Gujarat home minister (MoS) Harsh Sanghvi tweeted about his horrendous murder, stating that “justice shall be served”. But this raises many stark questions about the secular fabric of this country. Religious tolerance should be at the heart of secularism, but going on killing innocent people is not something that should be endured in the garb of blasphemy. We wonder if Kishan Bharwad will receive justice, or will this case, like so many others under the benevolent eyes of our “secular” country, fizzle out and be thrown under the rug?
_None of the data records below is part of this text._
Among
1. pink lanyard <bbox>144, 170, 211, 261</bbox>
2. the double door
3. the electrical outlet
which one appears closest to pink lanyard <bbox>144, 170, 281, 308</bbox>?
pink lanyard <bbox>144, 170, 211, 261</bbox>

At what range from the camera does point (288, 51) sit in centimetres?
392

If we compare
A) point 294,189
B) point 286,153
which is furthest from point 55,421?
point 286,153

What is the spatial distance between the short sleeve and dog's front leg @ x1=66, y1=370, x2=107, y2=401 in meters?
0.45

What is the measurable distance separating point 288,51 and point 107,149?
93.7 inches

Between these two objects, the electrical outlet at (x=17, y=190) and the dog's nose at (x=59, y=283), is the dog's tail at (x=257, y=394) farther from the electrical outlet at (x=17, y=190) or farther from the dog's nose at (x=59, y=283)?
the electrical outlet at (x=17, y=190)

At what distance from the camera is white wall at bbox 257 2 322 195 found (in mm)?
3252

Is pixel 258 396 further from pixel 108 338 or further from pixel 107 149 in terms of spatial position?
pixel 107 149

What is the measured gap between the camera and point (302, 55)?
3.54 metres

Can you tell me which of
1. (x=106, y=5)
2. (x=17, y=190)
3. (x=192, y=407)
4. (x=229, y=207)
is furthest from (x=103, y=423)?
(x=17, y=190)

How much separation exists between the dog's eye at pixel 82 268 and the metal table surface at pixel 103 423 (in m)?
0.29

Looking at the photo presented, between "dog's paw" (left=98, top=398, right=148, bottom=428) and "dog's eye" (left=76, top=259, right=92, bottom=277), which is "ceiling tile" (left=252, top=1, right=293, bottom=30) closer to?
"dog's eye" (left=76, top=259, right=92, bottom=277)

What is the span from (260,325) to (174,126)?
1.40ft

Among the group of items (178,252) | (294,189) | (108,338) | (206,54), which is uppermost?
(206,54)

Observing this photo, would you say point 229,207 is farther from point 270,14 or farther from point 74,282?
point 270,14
The supremacist, exclusionary, and barbarian nature of Islam has become a hazard to the safety of the common man and the secular fabric of this nation, and we have failed to address the very root of this bizarre problem as a state. A state that has failed to answer these real questions:
1. Isn’t it understood that a religion that asserts its supremacy by repeating “I bear witness that there is no deity but God, and I bear witness that Muhammad is God’s messenger” when they chant “La illaha illalah”? Is it not five times a day through loudspeakers that it is the one that superimposes intolerance on others?
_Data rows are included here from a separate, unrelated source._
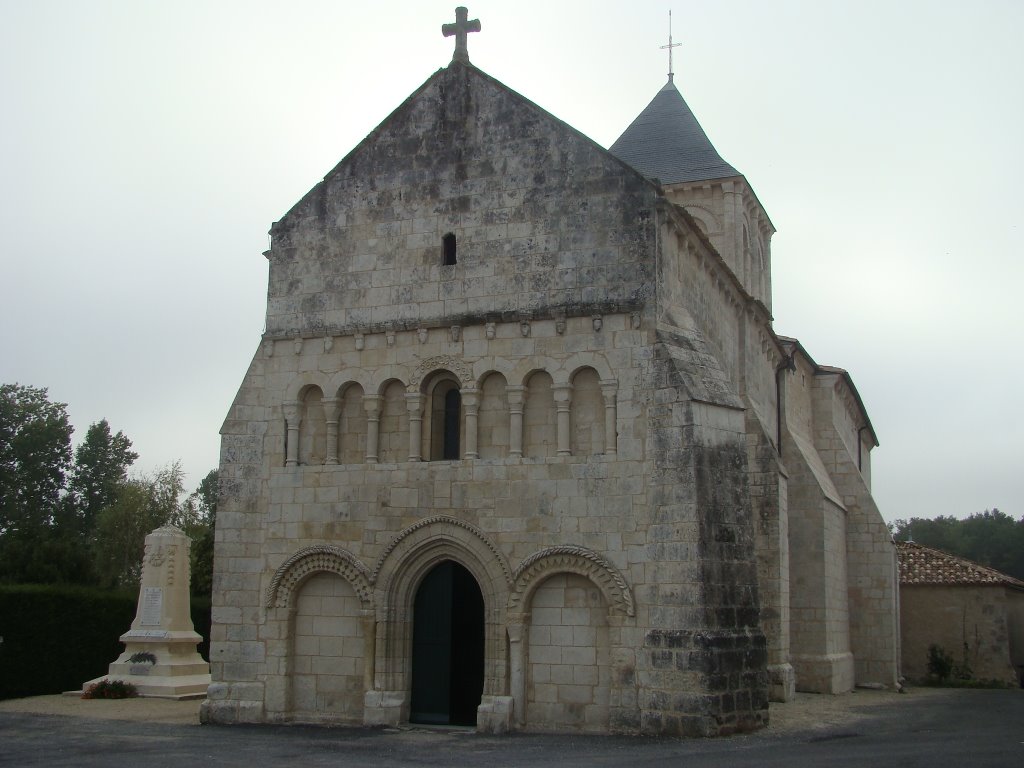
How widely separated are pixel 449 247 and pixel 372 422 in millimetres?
2869

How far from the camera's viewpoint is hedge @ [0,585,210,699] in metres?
20.3

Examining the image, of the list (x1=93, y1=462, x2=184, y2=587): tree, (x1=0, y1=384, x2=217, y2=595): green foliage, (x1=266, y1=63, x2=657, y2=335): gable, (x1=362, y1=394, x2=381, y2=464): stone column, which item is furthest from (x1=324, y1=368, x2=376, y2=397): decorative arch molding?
(x1=93, y1=462, x2=184, y2=587): tree

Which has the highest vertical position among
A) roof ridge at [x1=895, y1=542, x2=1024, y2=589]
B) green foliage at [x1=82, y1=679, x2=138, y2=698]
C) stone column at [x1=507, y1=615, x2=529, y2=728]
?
roof ridge at [x1=895, y1=542, x2=1024, y2=589]

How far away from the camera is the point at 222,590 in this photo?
50.0 feet

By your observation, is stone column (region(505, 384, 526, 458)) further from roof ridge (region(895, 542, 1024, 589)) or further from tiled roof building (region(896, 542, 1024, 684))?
tiled roof building (region(896, 542, 1024, 684))

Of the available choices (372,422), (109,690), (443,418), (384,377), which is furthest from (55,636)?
(443,418)

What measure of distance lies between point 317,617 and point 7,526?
127ft

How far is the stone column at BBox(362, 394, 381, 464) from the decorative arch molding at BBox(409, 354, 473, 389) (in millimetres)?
629

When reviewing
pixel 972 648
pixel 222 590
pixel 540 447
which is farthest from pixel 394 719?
pixel 972 648

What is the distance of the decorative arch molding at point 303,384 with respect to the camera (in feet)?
51.1

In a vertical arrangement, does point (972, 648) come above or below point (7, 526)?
below

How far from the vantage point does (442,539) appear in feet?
47.5

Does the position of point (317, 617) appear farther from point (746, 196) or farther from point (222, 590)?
point (746, 196)

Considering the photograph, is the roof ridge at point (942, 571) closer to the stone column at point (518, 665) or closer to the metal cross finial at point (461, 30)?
the stone column at point (518, 665)
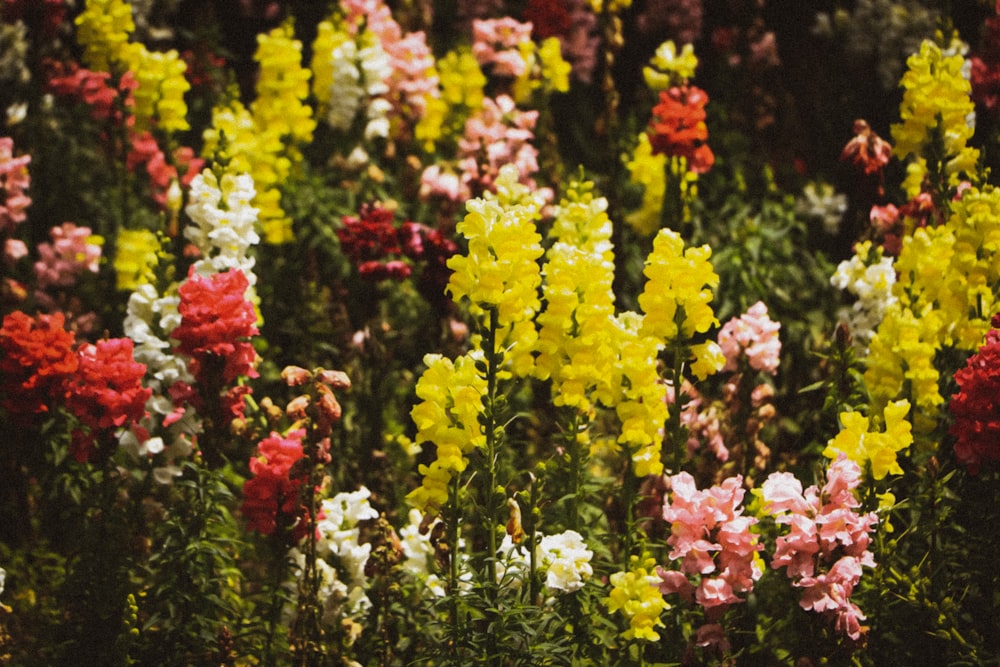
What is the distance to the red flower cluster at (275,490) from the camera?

2. Should a Muslim expect a non-Muslim to be secular after knowing the meaning of the Shahadah?
3. How is secularism thus serving others like Hindus who are not bloodthirsty towards people who don’t follow their religion?
4. How is the Indian state planning to provide justice to the innocent people who succumbed to Islamic fanaticism in the name of blasphemy? Are there going to be enough laws to prevent such acts of terror?
5. Should we soon be expecting the law at the hands of such people who are here to make all decisions without an iota of guilt or humanity?
6. Do we deserve to be worried about our children posting something on social media because, literally, it can get them killed?
We are not seeing much of real media coverage of something this heinous. We wonder if justice will really be served in a country where religious tolerance is a one-sided love affair. Whether in Taliban-ruled Afghanistan, Islamic republics like Pakistan, or secular democracies like India and France, Islam’s flirtations with blasphemy are soaked in blood. As a civilised country, we must prosecute every criminal who directly or indirectly participates in the grisly act of murdering innocent citizens under the guise of blasphemy. For now, it is clearly understood that these murders in the name of blasphemy aren’t committed in the heat of the moment but rather in a well-organized, syndicated manner, demanding us to revisit the matter constitutionally and spiritually. Yesterday it was Kamlesh Tiwari; today it is Kishan Bharwad; and tomorrow-who knows, you or I will be killed in the name of hurting Muslim feelings, with the entire prerogative of deciding what hurts their feelings being in their blood-stained hands?
Yuvraj Pokharna is a Surat-based educator, columnist, and social activist. The views expressed in this article are those of the author and do not represent the stand of this publication.